→ **INPUT**:
>>>>>

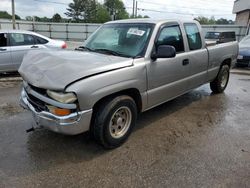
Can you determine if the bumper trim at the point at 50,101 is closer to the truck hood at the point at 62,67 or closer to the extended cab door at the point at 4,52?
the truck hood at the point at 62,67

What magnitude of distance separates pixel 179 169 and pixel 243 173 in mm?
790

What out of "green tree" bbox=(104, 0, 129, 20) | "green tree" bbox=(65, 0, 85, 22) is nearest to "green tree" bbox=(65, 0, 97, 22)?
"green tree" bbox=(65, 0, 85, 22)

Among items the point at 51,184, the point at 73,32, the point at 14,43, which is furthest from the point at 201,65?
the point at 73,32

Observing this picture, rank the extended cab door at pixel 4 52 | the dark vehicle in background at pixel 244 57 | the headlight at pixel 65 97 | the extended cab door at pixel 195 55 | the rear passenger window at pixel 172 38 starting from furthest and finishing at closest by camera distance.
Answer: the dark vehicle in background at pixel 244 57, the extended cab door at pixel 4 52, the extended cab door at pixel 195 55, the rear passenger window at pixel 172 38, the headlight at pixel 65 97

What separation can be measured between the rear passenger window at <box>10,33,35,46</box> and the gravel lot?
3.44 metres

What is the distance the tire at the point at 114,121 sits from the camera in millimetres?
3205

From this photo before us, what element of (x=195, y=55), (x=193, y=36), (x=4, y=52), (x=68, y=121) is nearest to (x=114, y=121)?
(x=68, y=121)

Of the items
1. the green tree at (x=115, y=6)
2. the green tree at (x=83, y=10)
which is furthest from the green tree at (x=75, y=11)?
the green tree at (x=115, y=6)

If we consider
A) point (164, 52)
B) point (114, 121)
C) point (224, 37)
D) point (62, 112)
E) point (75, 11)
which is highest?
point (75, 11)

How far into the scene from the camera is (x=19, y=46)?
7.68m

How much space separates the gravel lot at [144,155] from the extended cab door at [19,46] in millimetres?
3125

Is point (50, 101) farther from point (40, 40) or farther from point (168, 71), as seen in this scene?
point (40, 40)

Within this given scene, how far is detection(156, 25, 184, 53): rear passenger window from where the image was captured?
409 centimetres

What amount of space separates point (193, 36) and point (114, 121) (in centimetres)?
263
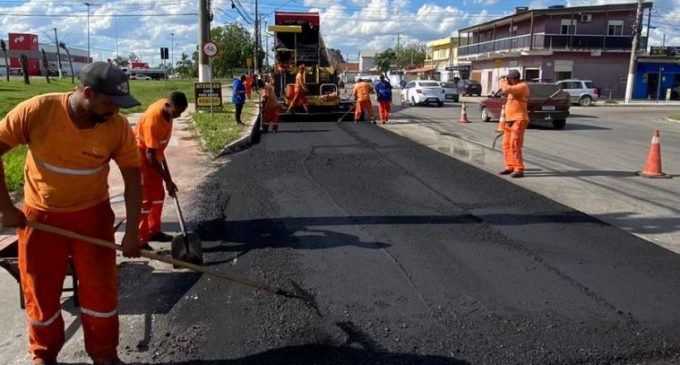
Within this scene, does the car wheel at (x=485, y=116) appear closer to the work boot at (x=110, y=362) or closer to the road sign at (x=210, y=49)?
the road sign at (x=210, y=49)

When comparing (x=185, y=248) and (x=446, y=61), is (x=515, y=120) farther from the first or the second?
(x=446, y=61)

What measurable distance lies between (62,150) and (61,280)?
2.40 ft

<<<<<
>>>>>

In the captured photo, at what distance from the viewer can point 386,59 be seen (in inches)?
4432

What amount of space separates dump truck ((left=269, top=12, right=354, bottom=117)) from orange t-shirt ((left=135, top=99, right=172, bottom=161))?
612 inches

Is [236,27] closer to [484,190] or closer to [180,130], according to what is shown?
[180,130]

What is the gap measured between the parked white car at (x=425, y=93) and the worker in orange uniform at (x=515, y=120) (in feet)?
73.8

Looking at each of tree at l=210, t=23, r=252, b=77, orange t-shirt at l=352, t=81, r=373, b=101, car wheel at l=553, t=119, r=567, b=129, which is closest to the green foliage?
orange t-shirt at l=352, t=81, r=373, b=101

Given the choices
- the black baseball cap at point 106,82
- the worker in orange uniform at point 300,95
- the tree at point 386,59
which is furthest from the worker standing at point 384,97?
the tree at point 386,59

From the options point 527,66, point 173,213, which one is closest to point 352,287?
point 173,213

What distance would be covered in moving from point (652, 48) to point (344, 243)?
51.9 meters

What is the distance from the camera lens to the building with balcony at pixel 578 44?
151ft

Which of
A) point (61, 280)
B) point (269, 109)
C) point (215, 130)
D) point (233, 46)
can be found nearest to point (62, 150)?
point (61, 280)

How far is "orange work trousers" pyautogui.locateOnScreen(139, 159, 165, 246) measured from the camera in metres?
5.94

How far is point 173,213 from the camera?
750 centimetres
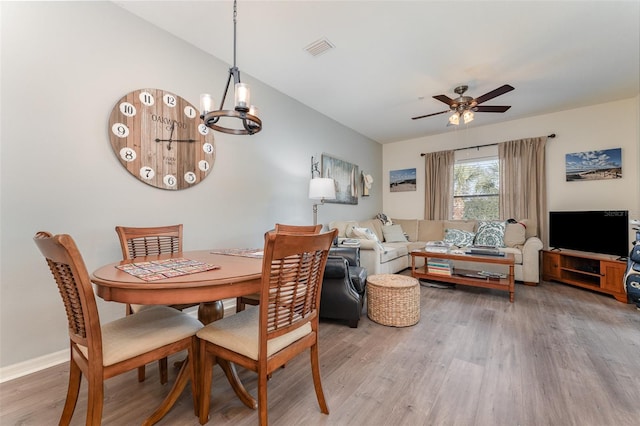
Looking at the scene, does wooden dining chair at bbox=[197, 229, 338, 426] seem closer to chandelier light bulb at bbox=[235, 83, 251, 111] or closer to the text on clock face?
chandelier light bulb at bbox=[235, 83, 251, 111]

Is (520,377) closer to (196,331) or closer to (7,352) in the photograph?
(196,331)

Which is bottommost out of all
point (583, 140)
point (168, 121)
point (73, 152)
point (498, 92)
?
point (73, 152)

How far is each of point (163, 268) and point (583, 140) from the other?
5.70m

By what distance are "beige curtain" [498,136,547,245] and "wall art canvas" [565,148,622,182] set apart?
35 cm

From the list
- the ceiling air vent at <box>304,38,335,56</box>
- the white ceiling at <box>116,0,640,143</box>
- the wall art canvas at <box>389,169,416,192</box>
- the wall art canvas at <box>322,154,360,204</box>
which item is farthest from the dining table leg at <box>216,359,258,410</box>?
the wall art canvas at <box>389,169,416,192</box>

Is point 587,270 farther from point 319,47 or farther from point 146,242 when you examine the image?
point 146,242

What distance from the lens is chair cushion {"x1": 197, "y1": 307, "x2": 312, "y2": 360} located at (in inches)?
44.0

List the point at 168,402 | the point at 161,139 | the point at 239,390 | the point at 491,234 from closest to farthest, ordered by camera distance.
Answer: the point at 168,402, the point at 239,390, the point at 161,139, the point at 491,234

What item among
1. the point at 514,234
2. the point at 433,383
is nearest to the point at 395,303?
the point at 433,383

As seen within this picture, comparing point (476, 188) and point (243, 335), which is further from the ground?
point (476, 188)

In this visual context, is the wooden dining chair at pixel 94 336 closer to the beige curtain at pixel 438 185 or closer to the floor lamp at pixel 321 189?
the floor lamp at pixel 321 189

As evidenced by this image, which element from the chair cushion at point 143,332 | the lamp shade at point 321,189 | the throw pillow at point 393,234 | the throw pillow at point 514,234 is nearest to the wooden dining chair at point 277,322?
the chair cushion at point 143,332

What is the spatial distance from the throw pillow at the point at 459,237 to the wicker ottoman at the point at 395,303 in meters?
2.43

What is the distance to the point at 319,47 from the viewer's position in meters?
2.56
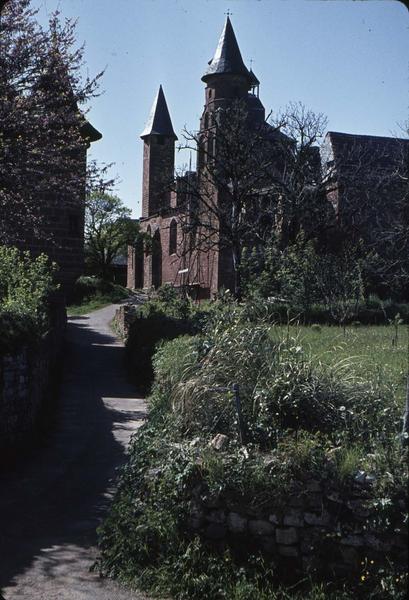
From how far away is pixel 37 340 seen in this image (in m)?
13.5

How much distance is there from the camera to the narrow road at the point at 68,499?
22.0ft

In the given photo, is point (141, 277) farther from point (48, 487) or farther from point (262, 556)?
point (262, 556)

<<<<<

Show each line of the material above that contains the word "rear".

Observing this picture, rank the extended cab door at pixel 4 52 | the dark vehicle in background at pixel 244 57 | the headlight at pixel 65 97 | the extended cab door at pixel 195 55 | the rear passenger window at pixel 172 38 starting from furthest and finishing at closest by camera distance.
Answer: the dark vehicle in background at pixel 244 57, the extended cab door at pixel 4 52, the extended cab door at pixel 195 55, the rear passenger window at pixel 172 38, the headlight at pixel 65 97
What separation can be measured between the rear passenger window at <box>10,33,35,46</box> and the gravel lot?
Within this given scene, how far is detection(156, 25, 184, 53): rear passenger window from where the image was captured?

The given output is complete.